Task requirements:
The whole listing needs to be written out exactly, except for any images.

Source material:
╭──

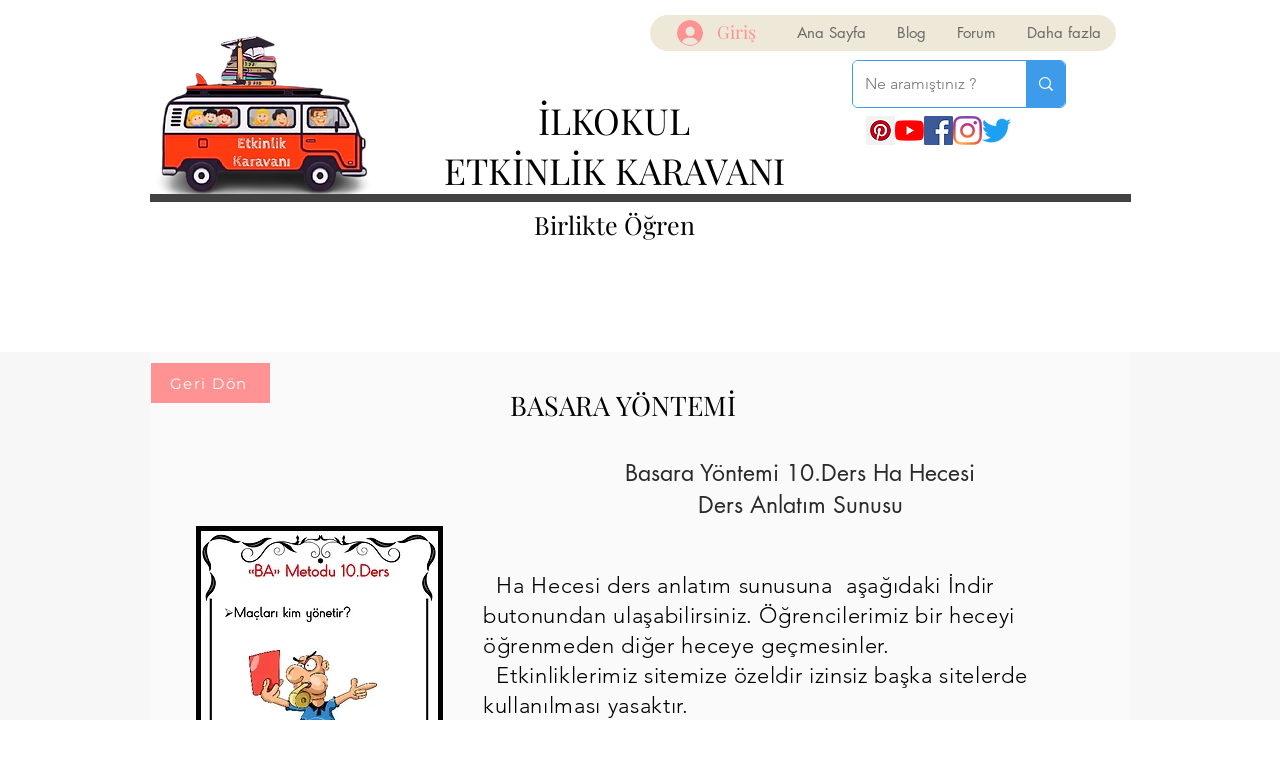

--- FILE ---
content_type: text/html; charset=utf-8
request_url: https://www.google.com/recaptcha/api2/aframe
body_size: 268
content:
<!DOCTYPE HTML><html><head><meta http-equiv="content-type" content="text/html; charset=UTF-8"></head><body><script nonce="yOKXjw73vRp0UxMsx_Qn_w">/** Anti-fraud and anti-abuse applications only. See google.com/recaptcha */ try{var clients={'sodar':'https://pagead2.googlesyndication.com/pagead/sodar?'};window.addEventListener("message",function(a){try{if(a.source===window.parent){var b=JSON.parse(a.data);var c=clients[b['id']];if(c){var d=document.createElement('img');d.src=c+b['params']+'&rc='+(localStorage.getItem("rc::a")?sessionStorage.getItem("rc::b"):"");window.document.body.appendChild(d);sessionStorage.setItem("rc::e",parseInt(sessionStorage.getItem("rc::e")||0)+1);localStorage.setItem("rc::h",'1765340409973');}}}catch(b){}});window.parent.postMessage("_grecaptcha_ready", "*");}catch(b){}</script></body></html>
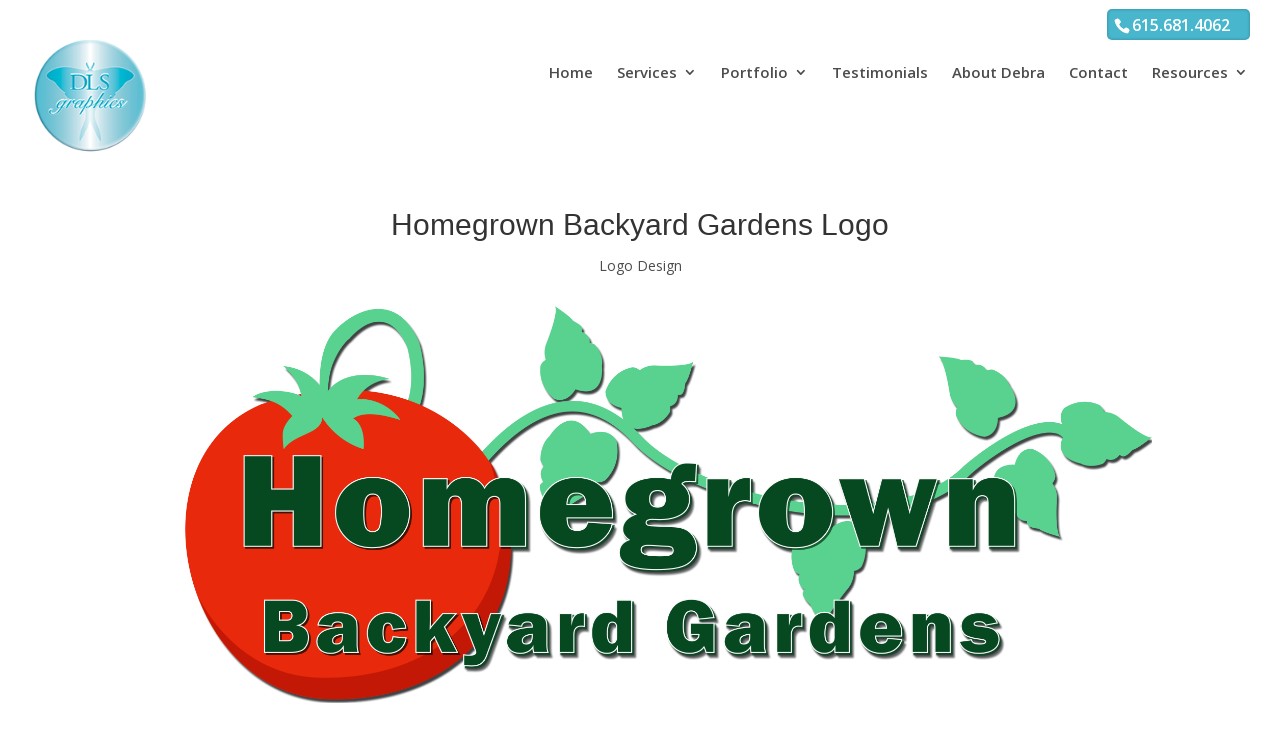

--- FILE ---
content_type: text/css
request_url: https://dlsgraphics.net/wp-content/themes/divi-child/style.css?ver=4.27.4
body_size: 1766
content:
/*
Theme Name: Divi Child
Theme URI: http://www.elegantthemes.com/gallery/divi/
Description: Divi Child Theme for DLS Graphics (holds custom CSS, Footer, Etc.)
Author: Elegant Themes
Author URI: http://www.elegantthemes.com
Template:  Divi
 Version:  1.0.0
*/
 
 
/* =Theme customization starts here
------------------------------------------------------- */

/* to make the secondary menu box for phone # and email with rounded corners aligned right */
#et-info {
background-color: #48b7cd !important;
border-radius:5px;
box-shadow:inset 0 0 3px 1px rgba(0,0,0,0.16);
float:right;
padding:7px;
font-size: 16px;
color: #ffffff;
}

.et_fixed_nav #logo {
max-height: 120px;
}
.et-fixed-header #logo {
max-height: 100px;
}

#logo {
	position: absolute;
	top: -5px;
}
/*hide header bottom bar*/
#main-header{
    -webkit-box-shadow:none !important;
    -moz-box-shadow:none !important;
    box-shadow:none !important;
}

#top-menu li { display: inline-block; font-size: 15px; padding-right: 20px; }
#top-menu li li a {line-height: 17px;}
#top-menu a:hover {
color: #08afca !important;
}

/*move last menu text left*/
 * .nav li ul {
 right: -29px;
}


/* Increase top margin on nav menu */
#et-top-navigation {margin-top: 0px;}


.single-project img[width="1080"] { display:none;}

.et_project_meta strong:nth-child(1) {display: none;}

/* Front Page Slider Setting
.dls-slider .et_pb_container {min-height:400px !important;}*/ 

/* Remove button on slider, but leave link */
.et_pb_slide_description .et_pb_more_button { position: absolute; top: 0; left: -100%; right: -100%; bottom: 0; opacity: 0; }

/*.home a.et_pb_more_button {
position: absolute;
right: -15%;
top: 5%;
}*/

/*reduce full width header height */
section.et_pb_fullwidth_header {
padding: 15px;
}

h1, h2, h3, h4, h5, h6 { color: #333; padding-bottom: 10px; line-height: 1.25em; font-weight: 500; }


/* THREE COLUMN PORTFOLIO GRID LAYOUT */
 
@media only screen and ( min-width: 768px ) {
 
.three-column-grid .et_pb_grid_item {
width: 28.333% !important;
margin: 0 7.5% 7.5% 0 !important;
}
 
.three-column-grid .et_pb_grid_item:nth-child(3n) {
margin-right: 0 !important;
}
 
.three-column-grid .et_pb_grid_item:nth-child(4n+1) {
clear: unset !important;
}
 
}


/* Center Image with and without shadow or just shadow (custom CSS ID is:  img-center-ns or img-shadow*/


body .img-center-shadow {
	display: block !important; margin-right: auto !important; margin-left: auto !important;
	box-shadow: 5px 5px 5px #888888;}


body .img-center-ns {
	display: block !important; margin-right: auto !important; margin-left: auto !important;
}

body .img-shadow {
	display: block !important;
	box-shadow: 5px 5px 5px #888888;
}
/* Click Button Hover Front Page Icons */

.graphic-design-button {
margin-left: auto;
margin-right: auto;
width: 125px;
height: 138px;
margin-bottom: 50px;
margin-top: 15px;
display:block;
background:transparent url('https://dlsgraphics.net/design/wp-content/uploads/2014/12/graphic-design.png');
}

.graphic-design-button:hover {
   background-image: url('https://dlsgraphics.net/design/wp-content/uploads/2014/12/graphic-design-over.png');
}

.websitedesign-button {
margin-left: auto;
margin-right: auto;
width: 125px;
height: 138px;
margin-bottom: 50px;
margin-top:15px;
display:block;
background:transparent url('https://dlsgraphics.net/design/wp-content/uploads/2014/12/web-design.png');
}

.websitedesign-button:hover {
   background-image: url('https://dlsgraphics.net/design/wp-content/uploads/2014/12/web-design-over.png');
}

.printservices-button {
margin-left: auto;
margin-right: auto;
width: 125px;
height: 138px;
margin-bottom: 50px;
margin-top: 15px;
display:block;
background:transparent url('https://dlsgraphics.net/design/wp-content/uploads/2014/12/print.png');
}

.printservices-button:hover {
   background-image: url('https://dlsgraphics.net/design/wp-content/uploads/2014/12/print-over.png');
}

/* Add hover effect to images
.et-waypoint.et_pb_image:hover {
opacity: 0.7;
} */ 

.image-hover {
opacity: 0.7;
} 

/*vertically align column*/
.ds-vertical-align { 
display: flex; 
flex-direction: column; 
justify-content: center;
} 

/* Change Footer Text & Icon Colors */

#footer-info {
color: #ffffff;
float: left;
padding-bottom: 10px;
text-align: left;
}

.et-social-icon a {
    color: #ffffff;
    display: inline-block;
    font-size: 24px;
    position: relative;
    text-align: center;
    text-decoration: none;
    transition: color 300ms ease 0s;
}

/*—–Fixing bottom blog white space issue—–*/
.et_pb_post{
margin-bottom: -25px !important;
}

.single .post {
padding-bottom: 0px;
}

@media only screen and ( max-width: 980px) {
.single .post {
padding-bottom: 20px;
}
}

/* fix search being cut off */
@media only screen and ( min-width: 981px ) and (max-width:1100px) {
#searchform div {
width: 220px;
}
}



--- FILE ---
content_type: text/plain
request_url: https://www.google-analytics.com/j/collect?v=1&_v=j102&a=893563247&t=pageview&_s=1&dl=https%3A%2F%2Fdlsgraphics.net%2Fproject%2Fhomegrown-backyard-gardens-mt-juliet-logo-design%2F&ul=en-us%40posix&dt=Homegrown%20Backyard%20Gardens-Mt.%20Juliet%20Logo%20Design%20-%20DLS%20Graphics&sr=1280x720&vp=1280x720&_u=IEBAAEABAAAAACAAI~&jid=1467025721&gjid=139364309&cid=1972536913.1769827561&tid=UA-55385348-1&_gid=2000577778.1769827561&_r=1&_slc=1&z=2064289621
body_size: -450
content:
2,cG-6GN2W87DNF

╰──

Result of this exercise:
--- FILE ---
content_type: text/html; charset=utf-8
request_url: https://www.google.com/recaptcha/api2/aframe
body_size: 268
content:
<!DOCTYPE HTML><html><head><meta http-equiv="content-type" content="text/html; charset=UTF-8"></head><body><script nonce="yOKXjw73vRp0UxMsx_Qn_w">/** Anti-fraud and anti-abuse applications only. See google.com/recaptcha */ try{var clients={'sodar':'https://pagead2.googlesyndication.com/pagead/sodar?'};window.addEventListener("message",function(a){try{if(a.source===window.parent){var b=JSON.parse(a.data);var c=clients[b['id']];if(c){var d=document.createElement('img');d.src=c+b['params']+'&rc='+(localStorage.getItem("rc::a")?sessionStorage.getItem("rc::b"):"");window.document.body.appendChild(d);sessionStorage.setItem("rc::e",parseInt(sessionStorage.getItem("rc::e")||0)+1);localStorage.setItem("rc::h",'1765340409973');}}}catch(b){}});window.parent.postMessage("_grecaptcha_ready", "*");}catch(b){}</script></body></html>

--- FILE ---
content_type: text/css
request_url: https://dlsgraphics.net/wp-content/themes/divi-child/style.css?ver=4.27.4
body_size: 1766
content:
/*
Theme Name: Divi Child
Theme URI: http://www.elegantthemes.com/gallery/divi/
Description: Divi Child Theme for DLS Graphics (holds custom CSS, Footer, Etc.)
Author: Elegant Themes
Author URI: http://www.elegantthemes.com
Template:  Divi
 Version:  1.0.0
*/
 
 
/* =Theme customization starts here
------------------------------------------------------- */

/* to make the secondary menu box for phone # and email with rounded corners aligned right */
#et-info {
background-color: #48b7cd !important;
border-radius:5px;
box-shadow:inset 0 0 3px 1px rgba(0,0,0,0.16);
float:right;
padding:7px;
font-size: 16px;
color: #ffffff;
}

.et_fixed_nav #logo {
max-height: 120px;
}
.et-fixed-header #logo {
max-height: 100px;
}

#logo {
	position: absolute;
	top: -5px;
}
/*hide header bottom bar*/
#main-header{
    -webkit-box-shadow:none !important;
    -moz-box-shadow:none !important;
    box-shadow:none !important;
}

#top-menu li { display: inline-block; font-size: 15px; padding-right: 20px; }
#top-menu li li a {line-height: 17px;}
#top-menu a:hover {
color: #08afca !important;
}

/*move last menu text left*/
 * .nav li ul {
 right: -29px;
}


/* Increase top margin on nav menu */
#et-top-navigation {margin-top: 0px;}


.single-project img[width="1080"] { display:none;}

.et_project_meta strong:nth-child(1) {display: none;}

/* Front Page Slider Setting
.dls-slider .et_pb_container {min-height:400px !important;}*/ 

/* Remove button on slider, but leave link */
.et_pb_slide_description .et_pb_more_button { position: absolute; top: 0; left: -100%; right: -100%; bottom: 0; opacity: 0; }

/*.home a.et_pb_more_button {
position: absolute;
right: -15%;
top: 5%;
}*/

/*reduce full width header height */
section.et_pb_fullwidth_header {
padding: 15px;
}

h1, h2, h3, h4, h5, h6 { color: #333; padding-bottom: 10px; line-height: 1.25em; font-weight: 500; }


/* THREE COLUMN PORTFOLIO GRID LAYOUT */
 
@media only screen and ( min-width: 768px ) {
 
.three-column-grid .et_pb_grid_item {
width: 28.333% !important;
margin: 0 7.5% 7.5% 0 !important;
}
 
.three-column-grid .et_pb_grid_item:nth-child(3n) {
margin-right: 0 !important;
}
 
.three-column-grid .et_pb_grid_item:nth-child(4n+1) {
clear: unset !important;
}
 
}


/* Center Image with and without shadow or just shadow (custom CSS ID is:  img-center-ns or img-shadow*/


body .img-center-shadow {
	display: block !important; margin-right: auto !important; margin-left: auto !important;
	box-shadow: 5px 5px 5px #888888;}


body .img-center-ns {
	display: block !important; margin-right: auto !important; margin-left: auto !important;
}

body .img-shadow {
	display: block !important;
	box-shadow: 5px 5px 5px #888888;
}
/* Click Button Hover Front Page Icons */

.graphic-design-button {
margin-left: auto;
margin-right: auto;
width: 125px;
height: 138px;
margin-bottom: 50px;
margin-top: 15px;
display:block;
background:transparent url('https://dlsgraphics.net/design/wp-content/uploads/2014/12/graphic-design.png');
}

.graphic-design-button:hover {
   background-image: url('https://dlsgraphics.net/design/wp-content/uploads/2014/12/graphic-design-over.png');
}

.websitedesign-button {
margin-left: auto;
margin-right: auto;
width: 125px;
height: 138px;
margin-bottom: 50px;
margin-top:15px;
display:block;
background:transparent url('https://dlsgraphics.net/design/wp-content/uploads/2014/12/web-design.png');
}

.websitedesign-button:hover {
   background-image: url('https://dlsgraphics.net/design/wp-content/uploads/2014/12/web-design-over.png');
}

.printservices-button {
margin-left: auto;
margin-right: auto;
width: 125px;
height: 138px;
margin-bottom: 50px;
margin-top: 15px;
display:block;
background:transparent url('https://dlsgraphics.net/design/wp-content/uploads/2014/12/print.png');
}

.printservices-button:hover {
   background-image: url('https://dlsgraphics.net/design/wp-content/uploads/2014/12/print-over.png');
}

/* Add hover effect to images
.et-waypoint.et_pb_image:hover {
opacity: 0.7;
} */ 

.image-hover {
opacity: 0.7;
} 

/*vertically align column*/
.ds-vertical-align { 
display: flex; 
flex-direction: column; 
justify-content: center;
} 

/* Change Footer Text & Icon Colors */

#footer-info {
color: #ffffff;
float: left;
padding-bottom: 10px;
text-align: left;
}

.et-social-icon a {
    color: #ffffff;
    display: inline-block;
    font-size: 24px;
    position: relative;
    text-align: center;
    text-decoration: none;
    transition: color 300ms ease 0s;
}

/*—–Fixing bottom blog white space issue—–*/
.et_pb_post{
margin-bottom: -25px !important;
}

.single .post {
padding-bottom: 0px;
}

@media only screen and ( max-width: 980px) {
.single .post {
padding-bottom: 20px;
}
}

/* fix search being cut off */
@media only screen and ( min-width: 981px ) and (max-width:1100px) {
#searchform div {
width: 220px;
}
}



--- FILE ---
content_type: text/plain
request_url: https://www.google-analytics.com/j/collect?v=1&_v=j102&a=893563247&t=pageview&_s=1&dl=https%3A%2F%2Fdlsgraphics.net%2Fproject%2Fhomegrown-backyard-gardens-mt-juliet-logo-design%2F&ul=en-us%40posix&dt=Homegrown%20Backyard%20Gardens-Mt.%20Juliet%20Logo%20Design%20-%20DLS%20Graphics&sr=1280x720&vp=1280x720&_u=IEBAAEABAAAAACAAI~&jid=1467025721&gjid=139364309&cid=1972536913.1769827561&tid=UA-55385348-1&_gid=2000577778.1769827561&_r=1&_slc=1&z=2064289621
body_size: -450
content:
2,cG-6GN2W87DNF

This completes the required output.